Anti-abortion protesters in New York scored a big win Thursday courtesy of the U.S. Court of Appeals for the Second Circuit. A three-judge panel of the federal appellate court reconsidered and reversed its own ruling, finding that the lower court had not made a reversible legal error when it denied the New York State Attorney General a preliminary injunction against protest groups.
The New York Attorney General at the time, the since-disgraced Eric Schneiderman, conducted a year-long investigation in 2017. As a result, Schneiderman’s office filed a complaint against 13 defendants who protested outside Choices Women’s Medical Center, an abortion clinic in Queens. The state alleged that the protesters “used and threatened to use force against [the clinic’s] patients and patient escorts, obstructed patient access to the clinic, followed and harassed patients near the clinic, and interfered with the clinic’s operation” in violation of state and federal access-to-clinics statutes.
In addition to the complaint’s allegations of statutory violations, New York also asked the court for a preliminary injunction against the protest groups. After a hearing, the district court found that protesters used tactics such as “do[ing] the slow walk in front of the clients so [other protestors] can talk to [those patients],” “‘tag teaming’ patients so that, even after a patient has asked the protestor to leave her alone, another protestor will approach the patient,” and, “using signs as a ‘barrier’ by the clinic entrance on a city sidewalk.”
U.S. District Judge Carol Bagley Amon, a George W. Bush appointee, refused to grant New York State an injunction against the protesters. She found that the state failed to make a showing that the protesters’ actions risked irreparable harm.

» **Provided material**:
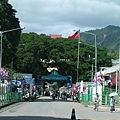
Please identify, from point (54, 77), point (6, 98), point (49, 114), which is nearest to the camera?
point (49, 114)

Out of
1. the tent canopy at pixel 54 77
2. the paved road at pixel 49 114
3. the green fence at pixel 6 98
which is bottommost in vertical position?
the paved road at pixel 49 114

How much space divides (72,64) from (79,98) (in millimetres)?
27027

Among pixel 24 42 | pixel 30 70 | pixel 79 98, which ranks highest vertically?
pixel 24 42

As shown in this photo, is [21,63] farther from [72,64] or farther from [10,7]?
[10,7]

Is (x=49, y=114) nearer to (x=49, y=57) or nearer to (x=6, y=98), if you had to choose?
(x=6, y=98)

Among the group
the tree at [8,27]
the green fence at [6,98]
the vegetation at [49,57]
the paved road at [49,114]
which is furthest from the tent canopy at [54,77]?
the paved road at [49,114]

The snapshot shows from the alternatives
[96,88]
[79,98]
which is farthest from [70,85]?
[96,88]

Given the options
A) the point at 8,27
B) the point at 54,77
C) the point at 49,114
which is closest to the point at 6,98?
the point at 8,27

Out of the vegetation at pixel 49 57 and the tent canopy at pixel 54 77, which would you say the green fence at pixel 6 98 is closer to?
the vegetation at pixel 49 57

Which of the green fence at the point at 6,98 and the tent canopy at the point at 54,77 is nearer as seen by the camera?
the green fence at the point at 6,98

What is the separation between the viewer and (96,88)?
151 ft

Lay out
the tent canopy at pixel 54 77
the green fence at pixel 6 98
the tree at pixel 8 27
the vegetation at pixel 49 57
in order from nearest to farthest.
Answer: the green fence at pixel 6 98 < the tree at pixel 8 27 < the vegetation at pixel 49 57 < the tent canopy at pixel 54 77

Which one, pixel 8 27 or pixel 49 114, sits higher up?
pixel 8 27

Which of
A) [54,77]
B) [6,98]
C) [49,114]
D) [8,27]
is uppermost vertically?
[8,27]
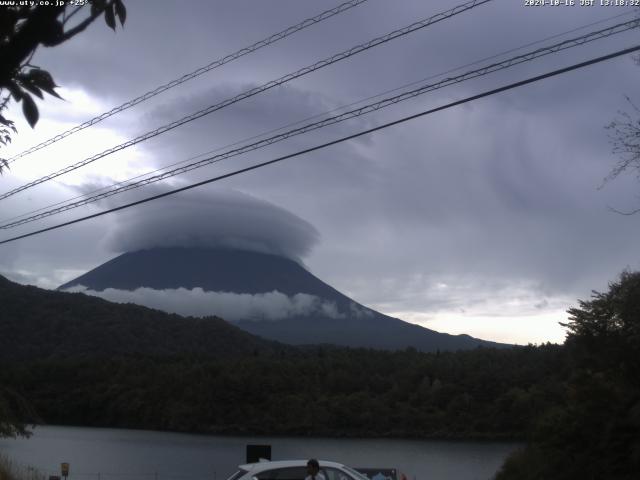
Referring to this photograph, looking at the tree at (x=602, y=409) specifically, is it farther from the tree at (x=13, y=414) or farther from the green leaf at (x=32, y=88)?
the tree at (x=13, y=414)

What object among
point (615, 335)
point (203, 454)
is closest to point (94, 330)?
point (203, 454)

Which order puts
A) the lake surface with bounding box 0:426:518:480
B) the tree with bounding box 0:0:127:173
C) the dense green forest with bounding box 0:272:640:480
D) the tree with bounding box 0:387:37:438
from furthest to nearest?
the dense green forest with bounding box 0:272:640:480, the lake surface with bounding box 0:426:518:480, the tree with bounding box 0:387:37:438, the tree with bounding box 0:0:127:173

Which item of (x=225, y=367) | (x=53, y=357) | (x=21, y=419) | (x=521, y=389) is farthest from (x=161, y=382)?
(x=21, y=419)

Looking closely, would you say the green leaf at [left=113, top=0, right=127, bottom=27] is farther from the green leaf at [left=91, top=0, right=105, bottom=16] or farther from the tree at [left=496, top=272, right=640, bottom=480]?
the tree at [left=496, top=272, right=640, bottom=480]

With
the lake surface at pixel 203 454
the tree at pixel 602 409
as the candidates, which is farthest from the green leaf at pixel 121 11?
the lake surface at pixel 203 454

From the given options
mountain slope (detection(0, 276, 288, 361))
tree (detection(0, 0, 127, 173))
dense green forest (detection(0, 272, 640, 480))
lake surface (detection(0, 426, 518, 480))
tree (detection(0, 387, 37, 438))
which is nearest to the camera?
tree (detection(0, 0, 127, 173))

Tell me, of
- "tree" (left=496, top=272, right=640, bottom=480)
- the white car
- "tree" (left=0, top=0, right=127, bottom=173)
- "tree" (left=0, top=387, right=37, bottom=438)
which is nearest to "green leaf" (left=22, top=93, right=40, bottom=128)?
"tree" (left=0, top=0, right=127, bottom=173)
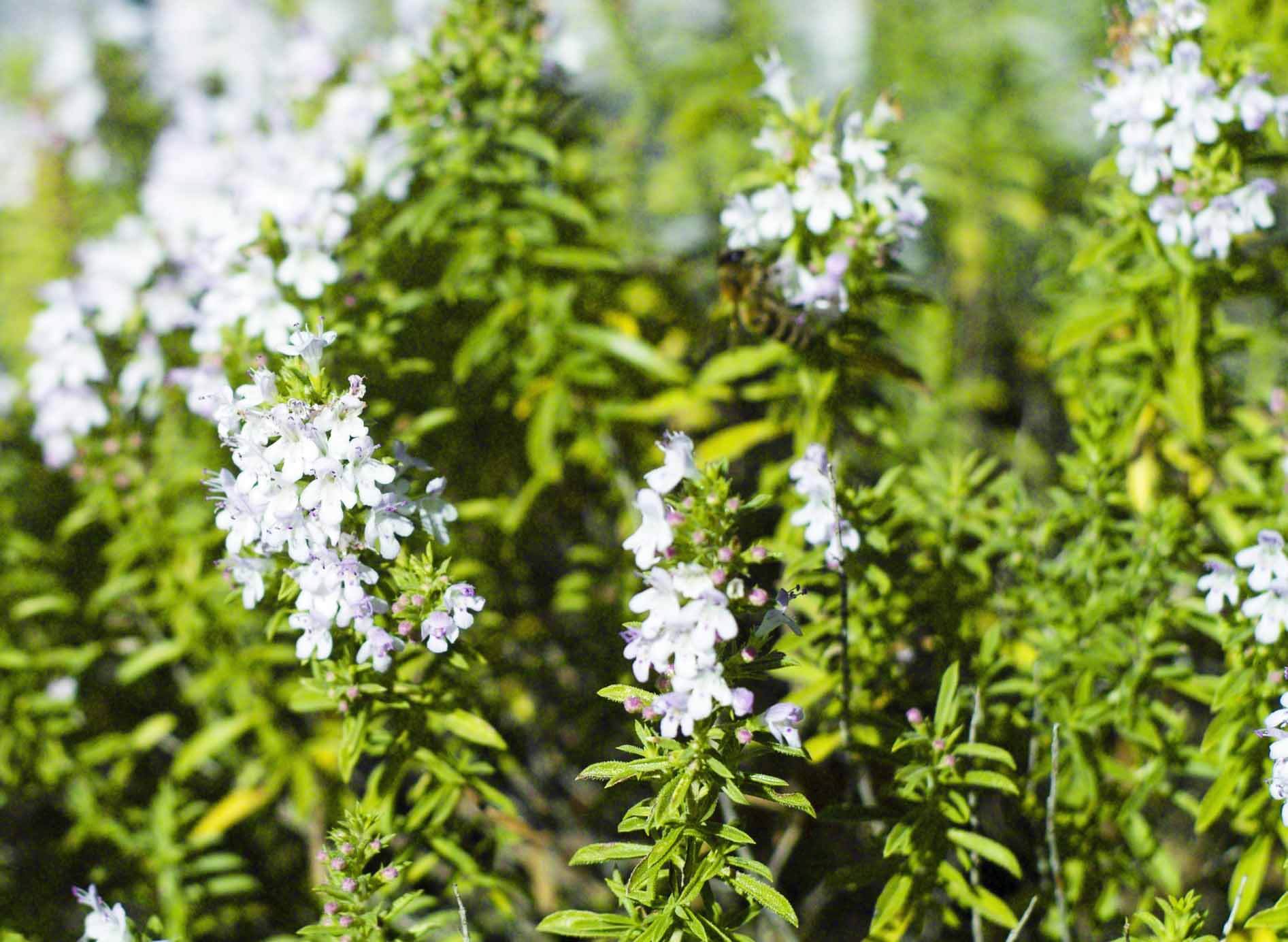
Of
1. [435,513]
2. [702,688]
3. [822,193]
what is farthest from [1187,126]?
[435,513]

» **Exercise requirements**:
[1] List every act the state alleged the protesters committed, according to the article on the clinic protest ruling.
[2] Using the article on the clinic protest ruling, state whether each statement agrees with it, and quote the words that decide each one.
(a) Schneiderman's investigation lasted a year.
(b) The complaint named 15 defendants.
(c) Judge Amon granted the state an injunction.
[3] Continue the article on the clinic protest ruling from its last sentence.
None of the items are needed here.

» **Numbered responses**:
[1]
- Used and threatened to use force against the clinic's patients and patient escorts
- Obstructed patient access to the clinic
- Followed and harassed patients near the clinic
- Interfered with the clinic's operation

[2]
(a) Yes: "conducted a year-long investigation in 2017"
(b) No: "filed a complaint against 13 defendants"
(c) No: "refused to grant New York State an injunction against the protesters"

[3]
New York State appealed the adverse ruling on the preliminary injunction, and a three-judge panel of the Second Circuit reversed. The panel included Chief U.S. Circuit Judge Debra Ann Livingston (a George W. Bush appointee) and Circuit Judges Rosemary Pooler and Guido Calabresi (two Bill Clinton appointees).
Judge Pooler penned the panel’s decision in March 2021. He wrote that “[t]he right to protest is a fundamental right central to the First Amendment” but that “[t]he right to be free from harassment and threats from protestors is an equally fundamental right.” Acknowledging that “[p]roperly protecting both sets of rights presents some of the most challenging work courts are called upon to do,” Pooler reasoned that the protesters’ intent to harass should have been inferred from their conduct.
At the time, Judge Livingston dissented in part, arguing that Judge Amon hadn’t made any discernible error in ruling denying New York’s request for injunction. Livingston focused her dissent on the disparity between the attention New York gave the investigation and the actual impact caused by protesters.
“Protesters had been appearing outside [the clinic] on Saturday mornings for some four years before the New York State Attorney General (“OAG”) initiated the investigation,” detailed Livingston. “Then, for over a year,” she continued, “the OAG operated a high-mounted surveillance camera, employed undercover investigators, and outfitted two Clinic escorts with hidden recording devices to document protester activities.” Even after this “lengthy surveillance,” an OAG complaint which detailed “numerous purported violations of federal, state, and local clinic access laws,” and two weeks of testimony from seventeen witnesses, only three incidents were identified as having violated the law. Moreover, of those three incidents, “none were likely to recur.”
Now, the Second Circuit has adjusted its own ruling to fall in line with Judge Livingston’s dissent.
The now-unanimous panel, however, was quick to clarify the narrow scope of its new holding. Judge Calabresi commented that the court would “not specifically affirm or question the array of evidentiary and factual findings made by the district court.” Rather, he said that the panel simply was remanding the matter for “full consideration of the merits.” Calabresi went on by quoting a 2004 case as follows:
Although we are doubtful about certain aspects of the district court’s findings, we are at the same time persuaded that [the district court’s] ultimate determination that plaintiff was not entitled to a preliminary injunction did not constitute an abuse of [its] discretion.
The Thomas More Society, the group that represents the protesters in the case, issued a statement to Law&Crime via email calling the Second Circuit’s ruling “a stunning reversal.”
Stephen Crampton, the group’s senior counsel, said that “[t]his is a great win, to be sure” but continued that “the case should never have been brought in the first place.”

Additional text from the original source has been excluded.